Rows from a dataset
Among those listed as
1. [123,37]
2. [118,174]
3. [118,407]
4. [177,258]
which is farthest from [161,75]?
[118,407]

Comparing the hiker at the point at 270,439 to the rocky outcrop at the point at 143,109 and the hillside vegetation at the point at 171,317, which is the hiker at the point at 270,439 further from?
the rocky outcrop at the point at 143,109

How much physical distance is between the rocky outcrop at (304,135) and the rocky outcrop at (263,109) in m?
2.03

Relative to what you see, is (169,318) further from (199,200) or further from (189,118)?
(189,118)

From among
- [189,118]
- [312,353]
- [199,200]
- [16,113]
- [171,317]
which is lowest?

→ THE TASK
Copy the items verbatim, starting with the line that contains "Relative to what" and continuing through the final line of the items, inclusive.

→ SOLVED PROBLEM
Relative to what you see, is (169,318) further from (199,200) or further from (189,118)?
(189,118)

From among
- [189,118]
- [312,353]
- [199,200]
- [16,113]
- [171,317]
which is lowest?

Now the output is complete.